15th януари 2019

QTLeap Resources

QTLeap Language Resources and Tools Developed by BulTreeBank Group

Knowledge-based Word Sense Disambiguation Resources

The following sets of relations are compiled within QTLeap Project. They are tested with the
UKB system.
The format of the relations are as required by the UKB system:

u:nodeid v:nodeid s:Source d:D

where nodeid is node identifier. Usually, nodeid is a synset id – wnid.
In the sets below all synset ids are from WordNet 3.0.
Source describes the source of the relation. D is 0 or 1 and determines
whether the relation is directed (1) or undirected (0).

Relations extracted from the logical analysis of Princeton WordNet glosses

These relations are extracted from
eXtended WordNet (XWN).
XWN provides semantic annotation of the words in the glosses of synsets in WordNet.
Additionally it contains a parse of the gloss and a logical form of the gloss.
For example, the synset { disyllable, dissyllable }06290539-n,
is defined by a word having two syllables.
After the analysis, the following synsets are selected:
06286395-nword, 06304671-nsyllable,
02203362-vhave. The logical form for this gloss in XWN is the following:

 disyllable:NN(x1) -> 
  word:NN(x1) have:VB(e1, x1, x2) 
  two:JJ(x2) syllable:NN(x2) 

In our opinion, each predicate that originates
from a verbal, adjectival, adverbial, or prepositional
lemma expresses an event. In the example, have:VB(e1, x1, x2)
denotes the event of holding
of object denoted by x2 by the object denoted by x1.
Both of these objects are participants of the event of holding e1.
From this we extract the following relations:

  u:02203362-v v:06286395-n
  u:02203362-v v:06304671-n
  u:06286395-n v:06304671-n

In the case of the synset { ice-cream cone } defined by ice cream in a crisp conical wafer
the following logical form is presented:

 ice-cream_cone:NN(x1) -> 
  ice_cream:NN(x1) in:IN(x1, x2) 
  crisp:JJ(x2) conical:JJ(x2) 
  wafer:NN(x2)   

From it we have extracted relations between ice cream and wafer
on the basis of the predicate in:IN(x1, x2), also between crisp and
wafer, conical and wafer, and between crisp and conical
in the appropriate senses.

Thus, here is a set of relations extracted from the logical analysis of
Princeton WordNet glosses (represented in XWN) including the following main type of relations:

  • verb-noun relations on the basis of event-participants relations;
  • adjective-noun relations on the basis of event-participants relations where we assume that adjective denote a kind of event;
  • noun-noun relation on the basis of two nouns related by a preposition;
  • adjective-adjective on the basis two adjectives modifying the same noun; and some others.

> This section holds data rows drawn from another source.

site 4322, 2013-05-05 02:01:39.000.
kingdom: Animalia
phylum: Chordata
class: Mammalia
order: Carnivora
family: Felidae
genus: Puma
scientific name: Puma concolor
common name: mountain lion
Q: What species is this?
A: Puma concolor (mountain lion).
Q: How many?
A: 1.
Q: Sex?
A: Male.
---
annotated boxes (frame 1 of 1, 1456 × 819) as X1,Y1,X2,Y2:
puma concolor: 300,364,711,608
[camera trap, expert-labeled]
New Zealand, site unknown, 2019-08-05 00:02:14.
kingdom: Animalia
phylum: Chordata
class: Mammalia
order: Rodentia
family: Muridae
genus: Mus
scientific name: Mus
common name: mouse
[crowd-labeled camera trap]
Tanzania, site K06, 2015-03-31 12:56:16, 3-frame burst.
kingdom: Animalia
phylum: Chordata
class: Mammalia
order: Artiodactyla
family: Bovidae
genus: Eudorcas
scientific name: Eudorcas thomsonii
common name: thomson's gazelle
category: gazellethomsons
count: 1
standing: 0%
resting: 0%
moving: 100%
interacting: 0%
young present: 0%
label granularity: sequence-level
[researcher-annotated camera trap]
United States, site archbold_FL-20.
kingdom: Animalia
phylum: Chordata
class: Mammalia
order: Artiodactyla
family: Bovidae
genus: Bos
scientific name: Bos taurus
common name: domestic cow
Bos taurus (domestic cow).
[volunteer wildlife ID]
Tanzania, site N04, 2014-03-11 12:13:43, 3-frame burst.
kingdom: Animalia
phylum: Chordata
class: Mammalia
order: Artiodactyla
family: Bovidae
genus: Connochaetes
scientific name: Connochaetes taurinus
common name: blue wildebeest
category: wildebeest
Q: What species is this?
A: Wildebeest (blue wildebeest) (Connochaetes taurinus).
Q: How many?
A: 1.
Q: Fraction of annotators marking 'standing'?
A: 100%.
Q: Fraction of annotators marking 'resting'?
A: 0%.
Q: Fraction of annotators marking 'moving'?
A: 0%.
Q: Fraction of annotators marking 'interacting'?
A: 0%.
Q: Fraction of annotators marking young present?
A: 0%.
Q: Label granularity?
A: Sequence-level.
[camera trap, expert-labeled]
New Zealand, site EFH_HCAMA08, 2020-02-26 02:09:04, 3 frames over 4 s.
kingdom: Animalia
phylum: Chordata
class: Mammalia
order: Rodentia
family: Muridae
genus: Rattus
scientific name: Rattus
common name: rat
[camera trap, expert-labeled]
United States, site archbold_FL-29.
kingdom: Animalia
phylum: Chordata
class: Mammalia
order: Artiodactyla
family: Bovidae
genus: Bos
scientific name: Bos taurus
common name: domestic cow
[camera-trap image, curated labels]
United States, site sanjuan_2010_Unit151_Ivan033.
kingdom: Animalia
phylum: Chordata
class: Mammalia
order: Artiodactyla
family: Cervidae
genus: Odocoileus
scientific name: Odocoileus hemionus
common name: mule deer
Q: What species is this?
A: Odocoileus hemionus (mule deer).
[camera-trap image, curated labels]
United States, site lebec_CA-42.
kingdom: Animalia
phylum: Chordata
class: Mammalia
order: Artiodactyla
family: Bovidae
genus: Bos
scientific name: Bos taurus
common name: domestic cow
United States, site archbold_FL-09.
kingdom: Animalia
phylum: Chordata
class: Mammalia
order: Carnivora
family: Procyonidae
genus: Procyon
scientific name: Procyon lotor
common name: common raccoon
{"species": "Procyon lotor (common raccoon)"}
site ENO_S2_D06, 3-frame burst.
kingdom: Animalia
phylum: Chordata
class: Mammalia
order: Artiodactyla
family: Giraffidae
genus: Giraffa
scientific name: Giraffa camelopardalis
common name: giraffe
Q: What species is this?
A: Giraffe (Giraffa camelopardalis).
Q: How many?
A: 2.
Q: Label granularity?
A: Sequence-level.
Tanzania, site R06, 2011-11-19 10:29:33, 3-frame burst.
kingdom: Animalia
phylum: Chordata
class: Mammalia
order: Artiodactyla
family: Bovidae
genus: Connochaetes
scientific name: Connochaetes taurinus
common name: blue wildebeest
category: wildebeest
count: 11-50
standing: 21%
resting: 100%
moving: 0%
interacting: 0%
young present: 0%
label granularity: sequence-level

eXtended WordNet relations from logical form: WN30gl

Relations extracted from the gloss annotation with word senses in XWN

The extraction from manually annotated corpora with word senses
can be performed in different ways as one can see in the publication below.
Here we provide a set of relations based on the glosses as sentences.
Thus we have prepared a set of relations where the words in the gloss
annotated with senses are represented as connected nodes in the graph.
The connection between these nodes can be determined at least in two ways:

  • As a sequence of nodes corresponding to the order of the words in the sentence;
  • As a syntactic structure of nodes corresponding to a parse of the sentence.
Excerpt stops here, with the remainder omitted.